Renaming gi or accession numbers to NCBI Tax ID numbers:
gi2taxid.sh in=bacteria.fa out=renamed.fa tree=auto table=auto accession=auto taxpath=/path/to/taxonomy

This is an optional step, but will rename sequences such as "gi|123|stuff" to "tid|456|gi|123|stuff", or "NZ123.4 stuff" to "tid|456|NZ123.4 stuff".
Replacing the gi number/Accession with a TaxID means in subsequent steps the gitable/accessions are no longer needed, which is much more efficient.  That means "table=auto accession=auto" can be omitted subsequently.
Note that this step can be done using the taxonomy server (https://taxonomy.jgi.doe.gov) without downloading any taxonomy files, like this:
gi2taxid.sh in=bacteria.fa out=renamed.fa server


Filtering sequences by taxonomy, according to sequence names:
filterbytaxa.sh in=bacteria.fa out=filtered.fa names=Escherichia_coli level=phylum include=t tree=auto table=auto accession=auto taxpath=/path/to/taxonomy

This will create a file, "filtered.fa", containing all the sequences in the same phylum as E.coli.  It is also possible to use numeric taxonomic IDs with the "ids" flag, or create a file containing everything except E.coli's phylum using the "include=f" flag.  Gitable/accessions are not needed if the sequences are named with TaxIDs, but the tree is always needed.
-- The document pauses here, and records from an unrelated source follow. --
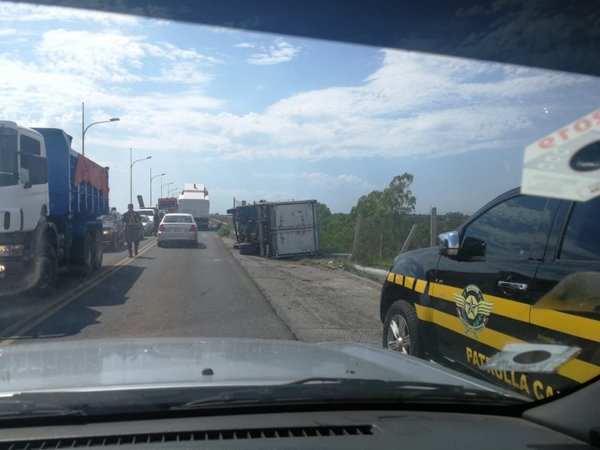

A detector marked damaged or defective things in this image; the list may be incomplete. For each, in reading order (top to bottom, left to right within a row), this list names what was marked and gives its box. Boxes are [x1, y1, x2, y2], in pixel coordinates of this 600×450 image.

overturned truck [226, 200, 318, 258]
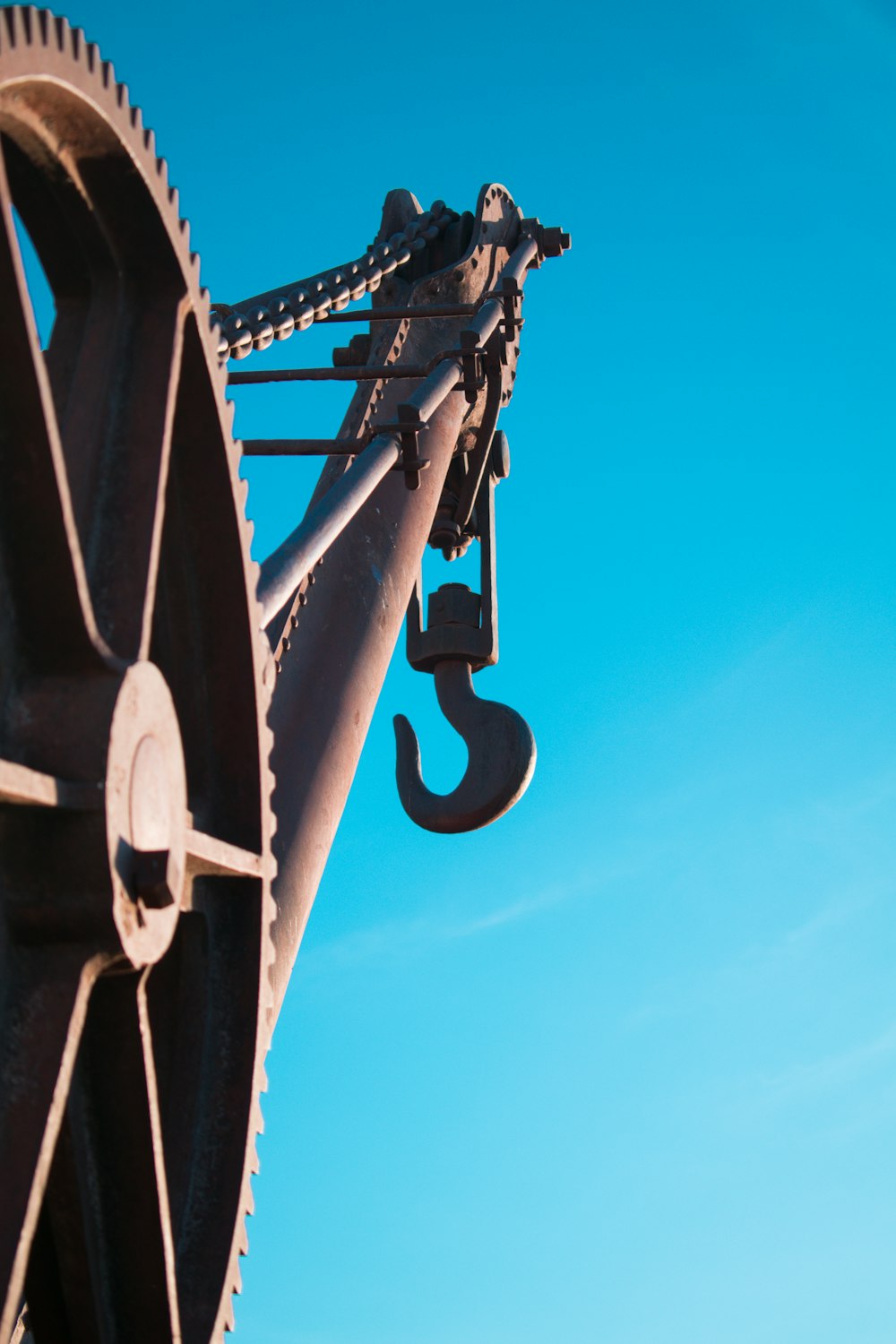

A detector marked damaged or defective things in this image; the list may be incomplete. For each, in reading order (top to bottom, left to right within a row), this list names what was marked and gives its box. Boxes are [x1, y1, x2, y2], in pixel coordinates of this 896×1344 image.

rusted metal surface [0, 7, 572, 1333]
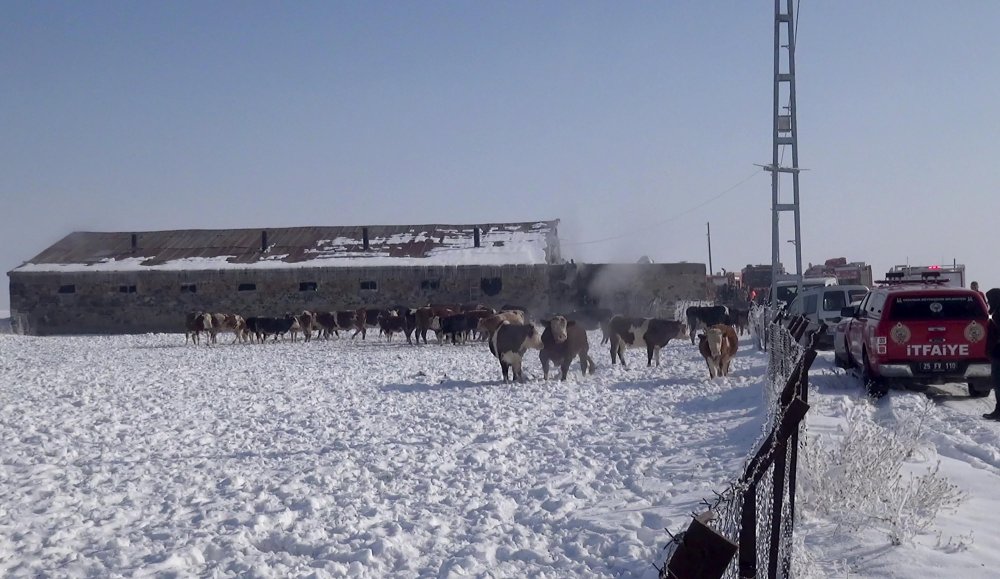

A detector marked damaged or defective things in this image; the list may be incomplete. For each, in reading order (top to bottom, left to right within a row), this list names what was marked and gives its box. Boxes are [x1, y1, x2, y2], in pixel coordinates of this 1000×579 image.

damaged barn roof [11, 222, 564, 274]
rusted metal roof [17, 221, 564, 270]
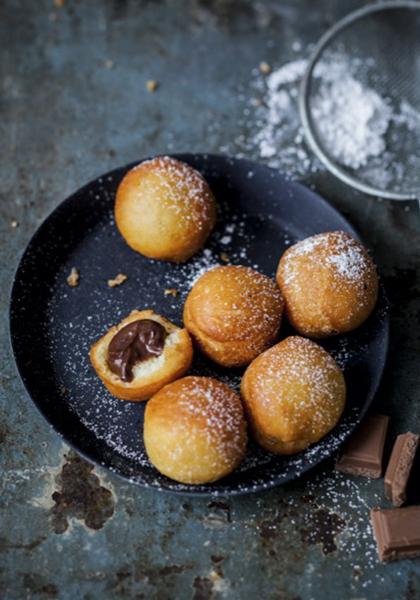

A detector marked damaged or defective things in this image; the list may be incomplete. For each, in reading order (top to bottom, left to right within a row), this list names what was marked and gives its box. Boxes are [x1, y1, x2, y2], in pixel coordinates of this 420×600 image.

rust spot [49, 450, 114, 536]
rust spot [300, 506, 346, 552]
rust spot [22, 576, 57, 596]
rust spot [193, 576, 213, 600]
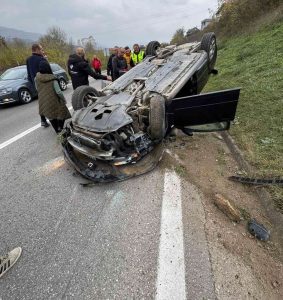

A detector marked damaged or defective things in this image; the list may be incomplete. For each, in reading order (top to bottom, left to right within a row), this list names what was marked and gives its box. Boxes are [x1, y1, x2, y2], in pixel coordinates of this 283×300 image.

overturned car [61, 32, 240, 183]
broken plastic piece [248, 218, 270, 241]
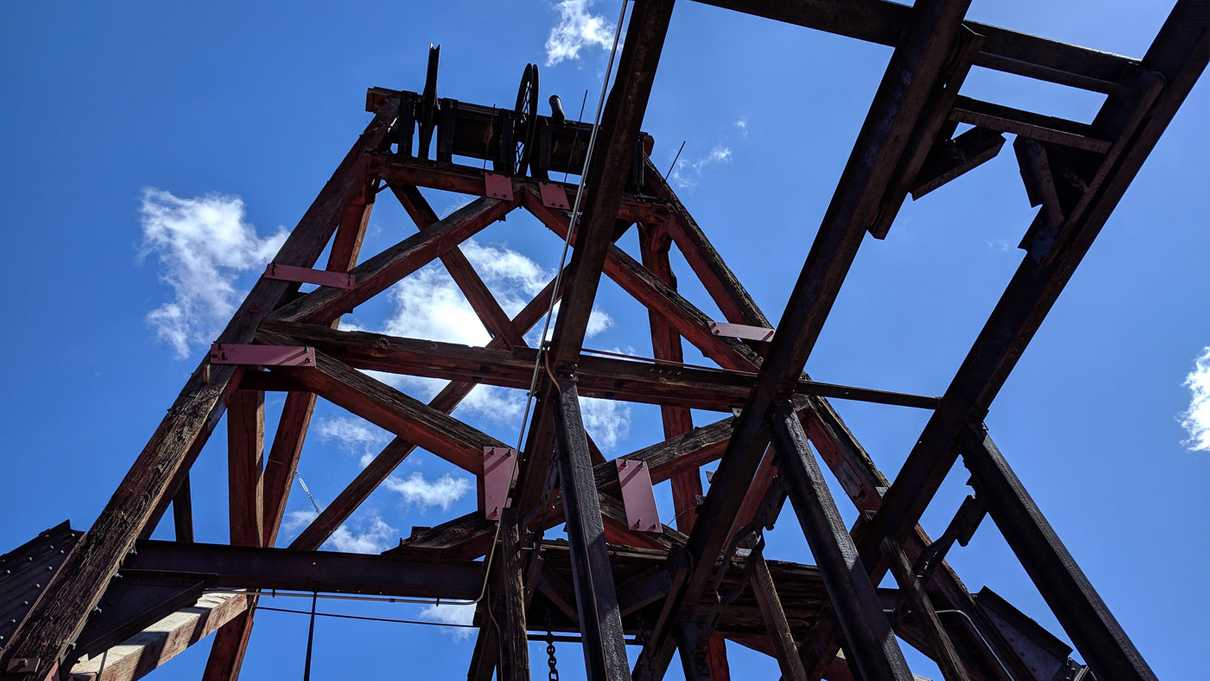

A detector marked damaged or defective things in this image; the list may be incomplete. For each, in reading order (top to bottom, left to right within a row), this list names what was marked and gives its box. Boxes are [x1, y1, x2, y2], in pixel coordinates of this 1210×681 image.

rusted metal plate [484, 171, 513, 200]
rusted metal plate [542, 181, 573, 210]
rusted metal plate [264, 262, 353, 289]
rusted metal plate [706, 321, 774, 343]
rusted metal plate [211, 345, 317, 367]
rusted metal plate [484, 447, 517, 522]
rusted metal plate [614, 462, 663, 534]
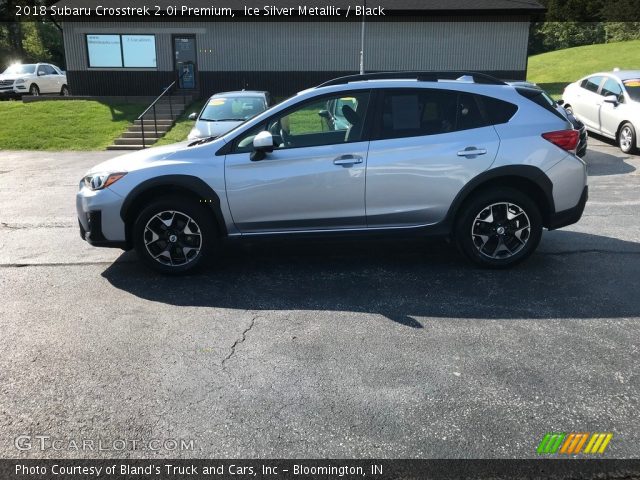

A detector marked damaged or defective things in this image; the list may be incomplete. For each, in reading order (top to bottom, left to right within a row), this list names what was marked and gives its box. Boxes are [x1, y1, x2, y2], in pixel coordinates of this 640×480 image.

pavement crack [221, 316, 258, 370]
Binning sequences by taxonomy, according to sequence names:
splitbytaxa.sh in=bacteria.fa out=%.fa level=phylum tree=auto table=auto accession=auto taxpath=/path/to/taxonomy

This will split the file into many output files, such as Deinococcus-Thermus.fa and Bacteroidetes.fa.  For taxonomic binning based on sequence content rather than names, see Seal.  Gitable is not needed unless the sequences are named with gi numbers.
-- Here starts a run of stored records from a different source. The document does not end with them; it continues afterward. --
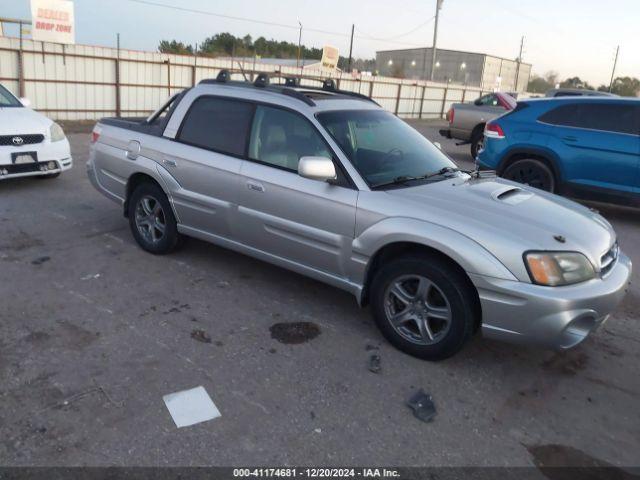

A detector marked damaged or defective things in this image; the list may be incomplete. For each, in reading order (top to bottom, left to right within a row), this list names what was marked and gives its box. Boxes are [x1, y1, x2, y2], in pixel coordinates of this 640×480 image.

damaged vehicle [0, 82, 72, 180]
damaged vehicle [85, 72, 632, 360]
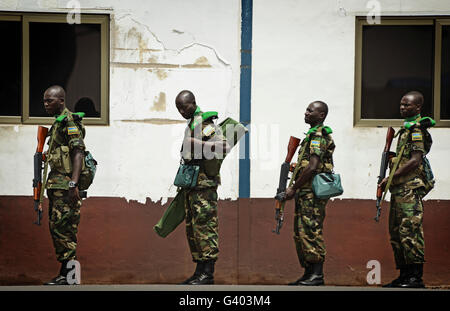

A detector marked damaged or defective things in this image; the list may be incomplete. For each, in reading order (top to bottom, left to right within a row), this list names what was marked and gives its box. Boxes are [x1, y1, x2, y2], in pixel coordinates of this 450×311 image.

cracked plaster wall [0, 0, 241, 205]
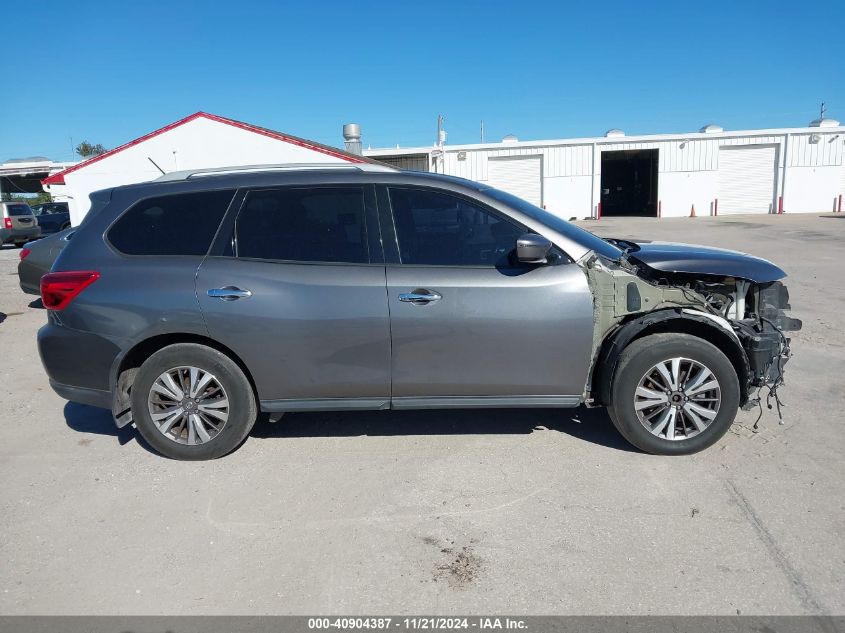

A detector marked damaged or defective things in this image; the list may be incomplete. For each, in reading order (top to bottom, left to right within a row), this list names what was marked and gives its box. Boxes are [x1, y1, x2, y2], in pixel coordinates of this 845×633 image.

damaged front end of suv [584, 237, 800, 424]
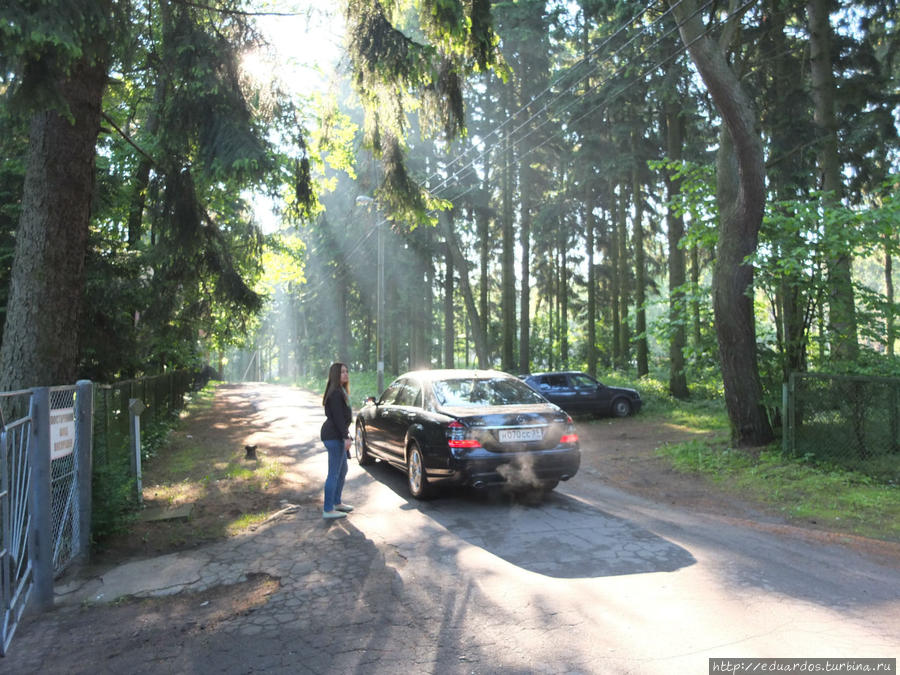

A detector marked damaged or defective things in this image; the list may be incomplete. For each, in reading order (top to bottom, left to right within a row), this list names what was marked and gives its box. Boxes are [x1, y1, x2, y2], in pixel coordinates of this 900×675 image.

cracked asphalt [7, 386, 900, 675]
Printing the ancestry of a taxa:
taxonomy.sh homo_sapiens meiothermus_ruber 123 gi_123 tree=auto table=auto taxpath=/path/to/taxonomy

This will print the complete taxonomy of Homo sapiens, Meiothermus ruber, and the organism has a sequence with an NCBI identifier of 123 (Pirellula), and the organism with a gi number of 123 (Bos taurus).  Note that an underscore was used instead of the vertical line (gi_123) because vertical line is a reserved symbol for piping, so it's annoying to use on the command line.  Also note that "123" or "ncbi_123" indicate a taxonomy number, while "gi_123" indicates a gi number.  Gitable is not needed unless you enter gi numbers.
It's recommended that this kind of operation use the taxonomy server as it's much faster; e.g.:
https://taxonomy.jgi.doe.gov/name/homo_sapiens,meiothermus_ruber
https://taxonomy.jgi.doe.gov/id/123
https://taxonomy.jgi.doe.gov/gi/123
https://taxonomy.jgi.doe.gov/accession/NZ_AAAA01000057.1


Running TaxServer:

This is currently a public HTTP service from JGI at https://taxonomy.jgi.doe.gov.  But to run a private server:

taxserver.sh -Xmx45g tree=tree.taxtree.gz gi=gitable.int1d.gz accession=prot.accession2taxid.gz,nucl_wgs.accession2taxid.gz port=1234 1>log.txt 2>&1 &

That will run a background process waiting for http requests on port 1234 (you can pick whatever port you want).  On your computer you could view it like this:

http://localhost:1234/

That would give usage information.  Queries are of the form:

http://localhost:1234/accession/T02634.1
http://localhost:1234/gi/1234
http://localhost:1234/name/homo_sapiens

If you only need gi number and name lookups, the default 9 GB is plenty of RAM.  But for accession lookups, over 31GB is required.  You can include as few or as many accession2taxid tables as desired; fewer take less memory, and NCBI has around 9 of them currently.